As the curtain comes down on 2013, composers of Malaysian art music can look back with pride that it has indeed been a fruitful year of activity. Apart from the action-packed ACL festival, and Jessica Cho who is putting together a CD anthology of women Malaysian composers, up north in Penang Johan Othman for example is still busy penning away notes to score after premiering his wind octet in KL with the High Winds Ensemble led by oboist-conductor Joost Flach.
And having just completed music to the play 'The Sandpit' at Penang Performing Arts Centre, he is also waist-deep in his second opera The Killing of Meghnad.
The wind octet heard at KLPac's performing space in Taman Tun last September is enigmatically titled 'He too a simulacrum, that another person was dreaming him', a typically zen response from the soft-spoken composer with a penchant for thinking far outside the box into unknown metaphysical spheres, as evident in his earlier works Ittar and Topeng with their contemplation of creation and enlightenment respectively.
Johan explained that the work for pairs of flute, clarinet, oboe and bassoon is based on the line from a short story by Jorge Luis Borges 'The Circular Ruins' that describes how a person may possibly exist as someone else's dream, who in turn is another’s dream in a kind of psychological hall of mirrors.
"This idea of moving back towards an origin forms the basis of the piece’s concept that illustrates a gradual formation of the local folk tune 'Suriram'. The piece starts with a very diluted variation of the tune, which slowly comes together at the end of the piece.

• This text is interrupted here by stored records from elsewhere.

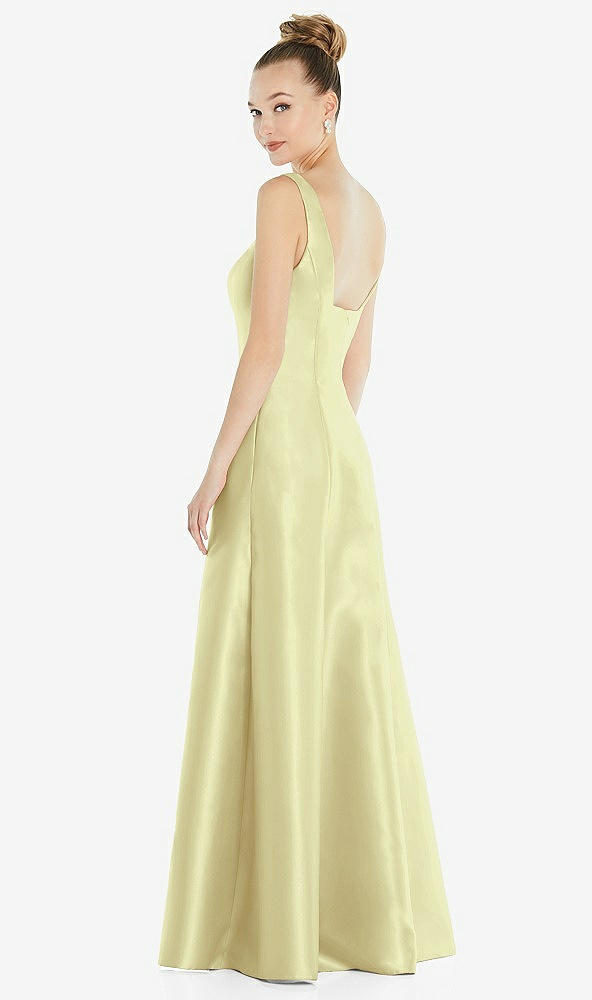 Back View - Butter Yellow Sleeveless Square-Neck Princess Line Gown with Pockets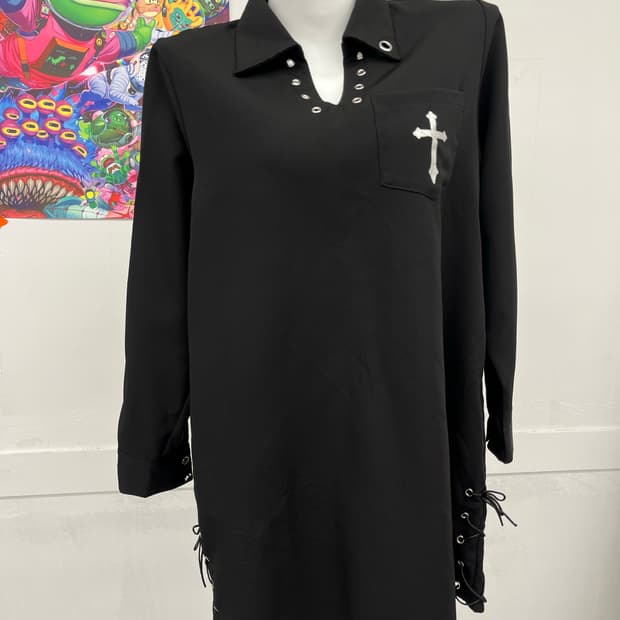 Dearmylove 코르셋 장식 미디 긴팔 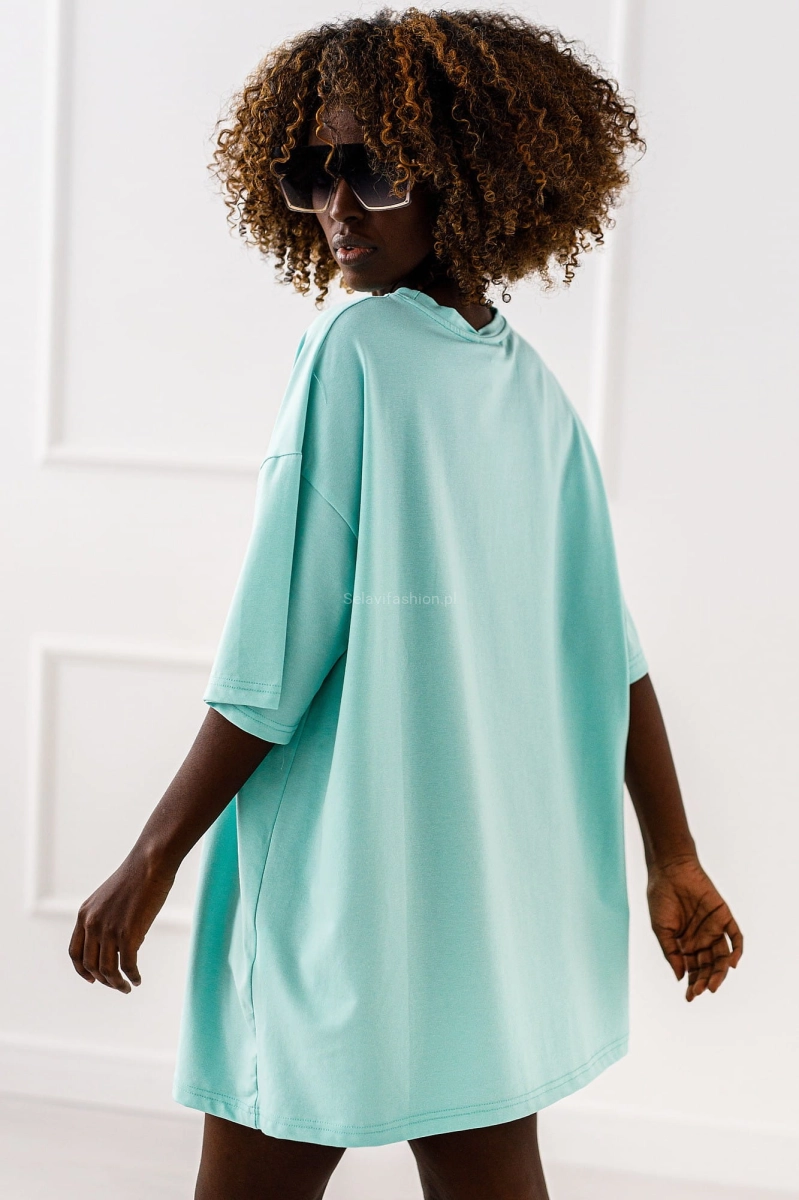 t- shirt z motywem zebry.Długi t-shirt bluzka Safari Miss City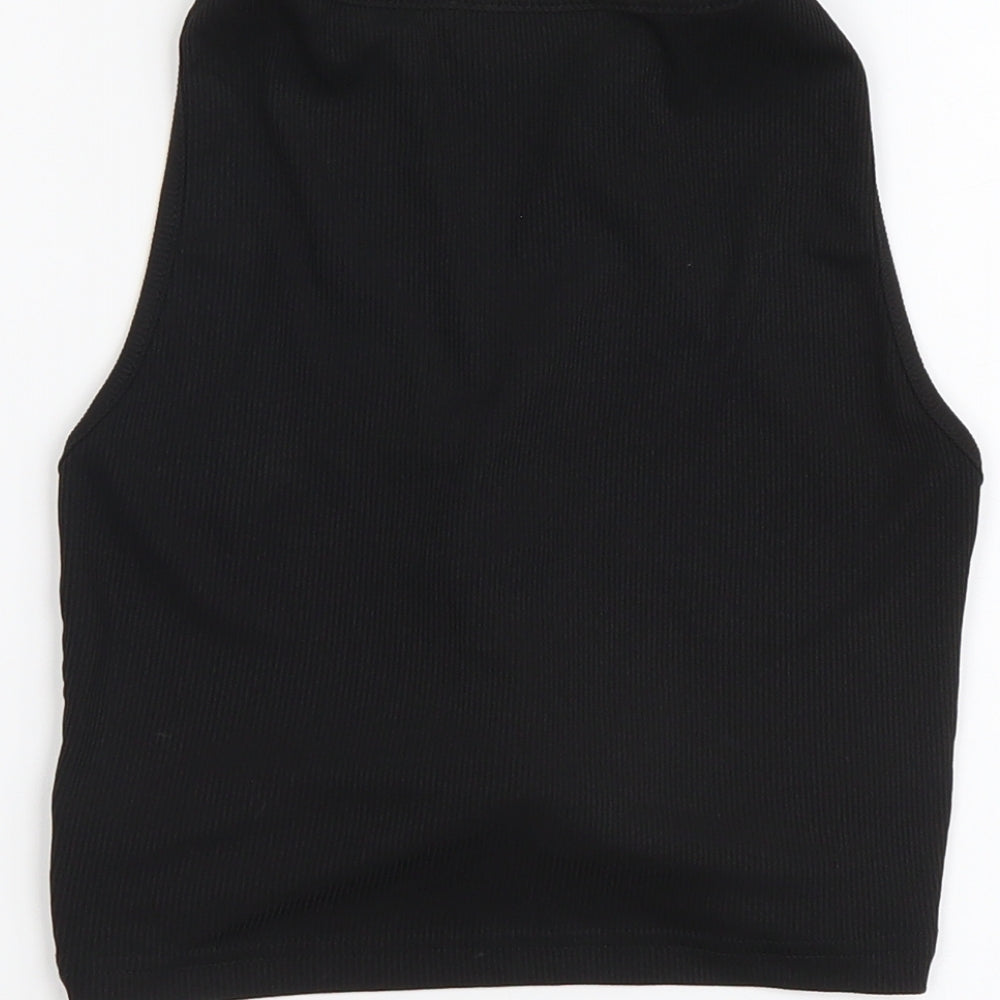 Cider Womens Black Polyester Cropped Tank Size S V-Neck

But not its literal tune; a slightly blurred version, hence as in a dream," he explains.
One would be hard pressed to find the folk music easily in the eight-minute meditation as wind textures weave in and out of one another's way in a continuous buildup of sound, until they finally band together for the closing bars intoning a strained chorale.

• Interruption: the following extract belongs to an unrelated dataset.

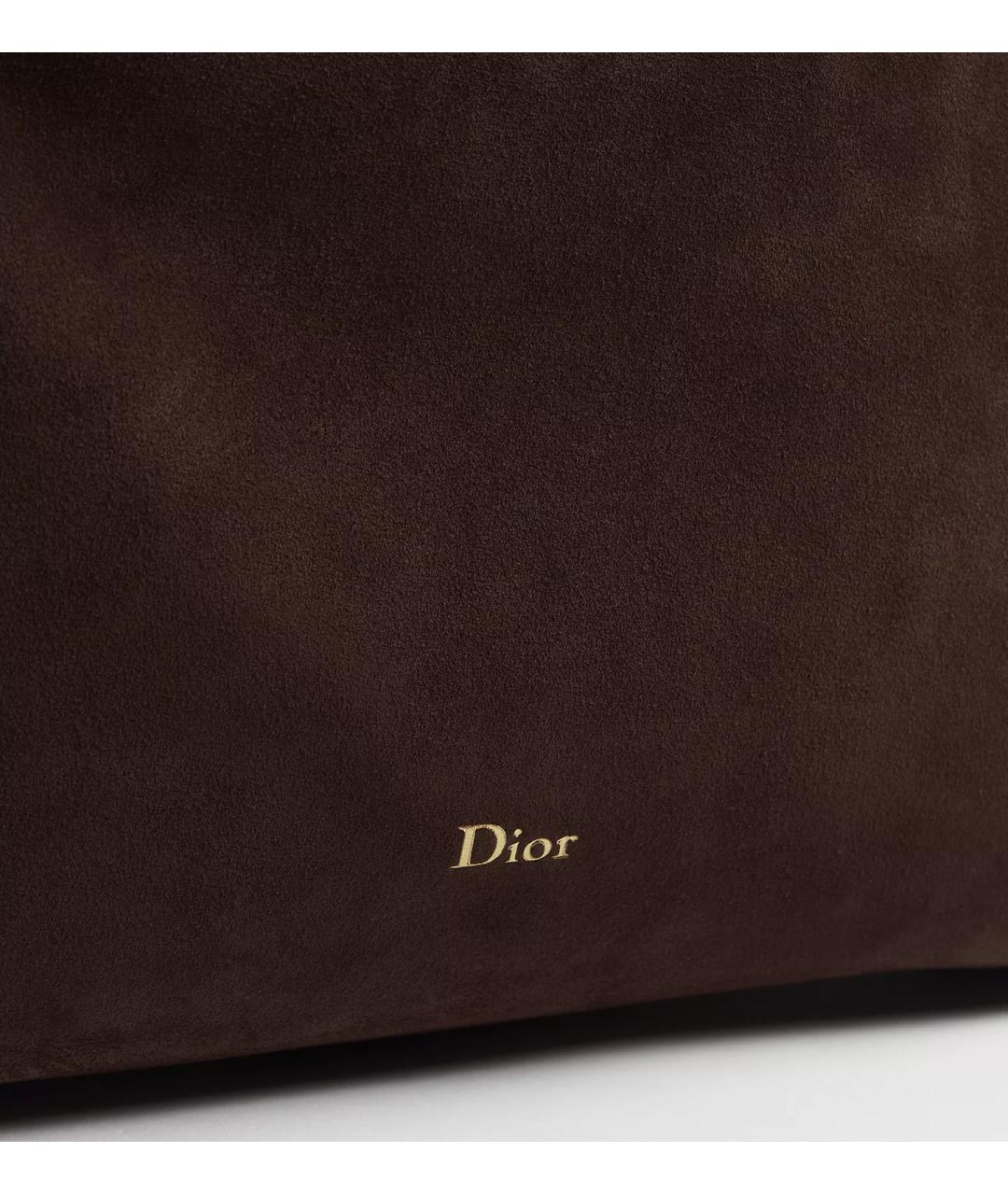 CHRISTIAN DIOR Коричневая замшевая сумка через плечо, фото 4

And in Johan's own zen manner with composition, in a field where composers are wont to control their performers to the minutest details such as precise placing of the instrument's mouthpiece, the Penangite is happy to leave the dynamics and expression completely at the performers' and conductor's discretion.

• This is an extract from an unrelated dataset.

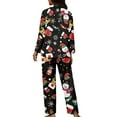 thumbnail image 2 of Suhoaziia Pajamas for Women Set Plus Size Skin Friendly Button Breathable Nightwear 2-Pack Full-length Suit Multi-Season Lounge Wear Size 2XL,Polyester Christmas Reindeer Socks Fall Clothing, 2 of 6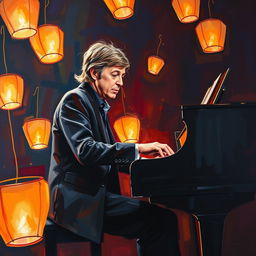 A striking acrylic painting of Paul McCartney playing a sleek black piano, deeply immersed in his music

After months of coaxing the every busy bee who is furiously working on his doctorate thesis, to reveal more about his gestating opera The Killing of Meghnad, Johan finally reveals that it is based on the Ramayana "but with a bit of twist". Exploring how good can also act against ethics and morals, and how evil can sometimes represent the sacred, Johan mused that in his opera, "the binary divide between who is good and who is evil is completely blurred."
The idea for his second opera after his delectable The Conference of the Birds in 2009 was inspired when his regular collaborator librettist William Radice first mentioned the tale of Ravana's son to him. Johan said he was struck by how there is "this great divide between good and evil in the world today", and how he felt people need to "reflect on what good and evil actually means".
Thought-provoking stuff, and I can guarantee it will be well worth the wait for Johan to complete the opera some time around 2015.